2014年12月01日 | 今日の一枚(E-F)

☆今日の一枚 385☆

Eddie Higgins

Again

 テレビはお笑い芸人でいっぱいである。いつからそんな風になってしまったのかよくわからないが、私も見ることはある。けれども、そんなに笑えない。多くは、ややウケか、どっチラケである。笑いの前提になるようなコード、あるいは時代精神のようなものを共有できていないのかもしれない。それにしても、そういったお笑いを見ていつも思うのは、「やすきよ」は面白かったなあということである。面白くて、腹筋がけいれんをおこし、筋肉痛になりそうなほどだった。そんなことを考えたのは、BSで横山やすしの伝記的ドラマをほんのすこしだけ見たからだ。

 腹が痛くなるほど面白いお笑いはかつては「やすきよ」のほかにもあった。現代のお笑いには、爆発的なばかウケはほとんどないようにみえる。ばかウケを拒否しているようにすら思われる。表層的なややウケを永続的に繰り返し、起伏のない笑いが鎖のように延々とつながっていく。シーツ・オブ・サウンド・・・??。観客の表情を見てもそう思う。まるで、笑いのない沈黙の時間を忌避するかのように、のっぺりとした笑い顔が絶え間なく映し出され、鎖のようにつなげられていく。もはやかつてのような爆発的な笑いは不可能な時代だということなのだろうか。あるいは、シリアスな現実から逃避しようとする聴衆の要請なのだろうか。

 1998年録音のエディ・ヒギンズ『アゲイン』である。ベースはRay Drummond、ドラムスはBen Rileyだ。
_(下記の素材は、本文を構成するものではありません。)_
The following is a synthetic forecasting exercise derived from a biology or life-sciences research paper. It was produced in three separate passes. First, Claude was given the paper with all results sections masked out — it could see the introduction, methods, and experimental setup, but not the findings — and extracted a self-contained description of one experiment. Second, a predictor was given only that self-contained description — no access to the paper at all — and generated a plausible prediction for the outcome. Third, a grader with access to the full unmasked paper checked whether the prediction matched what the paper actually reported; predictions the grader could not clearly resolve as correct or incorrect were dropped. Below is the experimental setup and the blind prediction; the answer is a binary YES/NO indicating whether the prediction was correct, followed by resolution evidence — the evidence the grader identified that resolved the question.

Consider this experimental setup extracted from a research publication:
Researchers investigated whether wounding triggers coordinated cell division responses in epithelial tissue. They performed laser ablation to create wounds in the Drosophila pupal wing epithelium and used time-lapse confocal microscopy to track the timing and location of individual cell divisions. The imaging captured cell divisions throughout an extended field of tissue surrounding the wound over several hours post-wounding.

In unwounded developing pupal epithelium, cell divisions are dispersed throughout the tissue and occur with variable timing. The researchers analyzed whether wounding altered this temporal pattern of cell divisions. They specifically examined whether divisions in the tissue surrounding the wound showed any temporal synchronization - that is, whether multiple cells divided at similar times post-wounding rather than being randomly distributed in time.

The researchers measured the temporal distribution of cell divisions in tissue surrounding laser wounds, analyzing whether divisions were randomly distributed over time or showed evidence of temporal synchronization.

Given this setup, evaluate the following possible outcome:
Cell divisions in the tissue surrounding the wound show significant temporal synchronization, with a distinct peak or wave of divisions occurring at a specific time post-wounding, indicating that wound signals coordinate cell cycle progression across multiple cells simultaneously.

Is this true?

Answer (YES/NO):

コーヒーでも飲みながら穏やかな時間を過ごすのにはうってつけの演奏だ。この作品で小曽根真の名曲 ⑥Walk Aloneを知ったのだった。小曽根のようなシリアス感は薄いが、ゆったりした中にもスウィングのビートが聴こえてきて、これはこれでやはり素晴らしいと思う。今でも聴けば心がウキウキと踊り、胸がジーンとくる演奏も多い。

 10数年前、私の住む街の海辺のホテルでエディ・ヒギンズのディナーショーを見た。大津波の前だ。デビューしたての小林桂が前座を務めた、料理と寿司食べ放題、アルコールドリンク飲み放題の、考えられないようなお得なディナーショーだった。料金もそんなに高くはなかったと思う。範疇としてはカクテルピアニストだと認識していたエディー・ヒギンズが、アドリブ全開のレベルの高いピアノの腕前を披露してくれてちょっと驚いた。やはり、実力のある人だったのだろう。

 どんなしっとりした曲でも彼の演奏の背後にはのびやかなスウィングの感覚が息づいており、それがシリアスさやデリケートさを求める聴衆から軽くみられることも多いようだが、恐らくは彼自身がそういった高尚な音楽を目指してはいないことを考慮すれば、フェアな評価ではないだろう。いずれにしても、日常的な生活の中で、そのクオリティーを上げるための音楽としては、最上級の部類に位置づけられるべきピアニストなのではないか。しばらくぶりに、エディ・ヒギンズを聴いてそう思った。